April’s Consumer Price Index (CPI) was the most important of today’s three economic reports. The Labor Department announced early this morning that the overall CPI reading fell 0.4% last month while the core reading rose 0.1%. Both readings were weaker than what analysts were expecting (-0.2% and +0.2% respectively), indicating inflationary pressures were softer at the consumer level of the economy than many had thought. That makes both good news for the bond market and mortgage pricing.
They also said that 360,000 new claims for unemployment benefits were filed last week, up considerably from the revised total of 328,000 of the previous week. Since this was a sizable upward move and was much higher than the 330,000 initial claims that was forecasted, we should also consider this good news for mortgage rates as it points toward a weakening employment sector.

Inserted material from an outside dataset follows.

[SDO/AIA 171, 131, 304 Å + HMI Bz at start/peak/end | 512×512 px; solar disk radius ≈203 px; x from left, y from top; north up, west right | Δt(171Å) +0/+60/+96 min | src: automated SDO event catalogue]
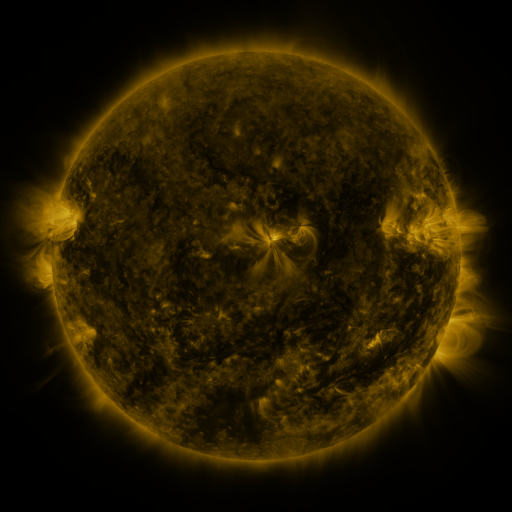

The final report of the day was April’s Housing Starts. It revealed a 16.5% drop in new home construction starts last month that was much weaker than analysts were expecting to see. That would indicate weakness in the new home part of the housing sector. However, a secondary reading that tracks new permits for future construction starts showed the highest number since June 2008. This data leads us to believe that April was a bad month for new homes, but May and June will likely be much stronger. The conflicting readings offset each other, leaving the other two reports to drive bond trading and mortgage pricing this morning.
Tomorrow has the remaining two pieces of economic data scheduled for release. They both will come during late morning trading tomorrow and neither is considered to be highly important. The first is May’s preliminary reading to the University of Michigan’s Index of Consumer Sentiment just before 10:00 AM ET. This index measures consumer willingness to spend, which relates to consumer spending. If consumers are more confident in their own financial situations, they are more apt to make large purchases in the near future. This report usually has a moderate impact on the financial markets though, because it is not exactly factual data. It is expected to show a reading of 78.5, which would be an increase from April’s final reading of 76.4, indicating consumers are more confident and more likely to spend than they were last month. If it shows a large decline in consumer confidence, bond prices could rise and mortgage rates would likely move slightly lower because waning confidence means consumers are less apt to make a large purchase in the near future.
The week closes with the release of April’s Leading Economic Indicators (LEI) at 10:00 AM ET. This Conference Board report attempts to predict economic activity over the next three to six months. It is expected to show a 0.3% increase from March’s reading, meaning that economic activity is likely to strengthen slightly over the next few months. A decline would be good news for the bond market and mortgage rates, while an increase could cause mortgage rates to inch higher tomorrow.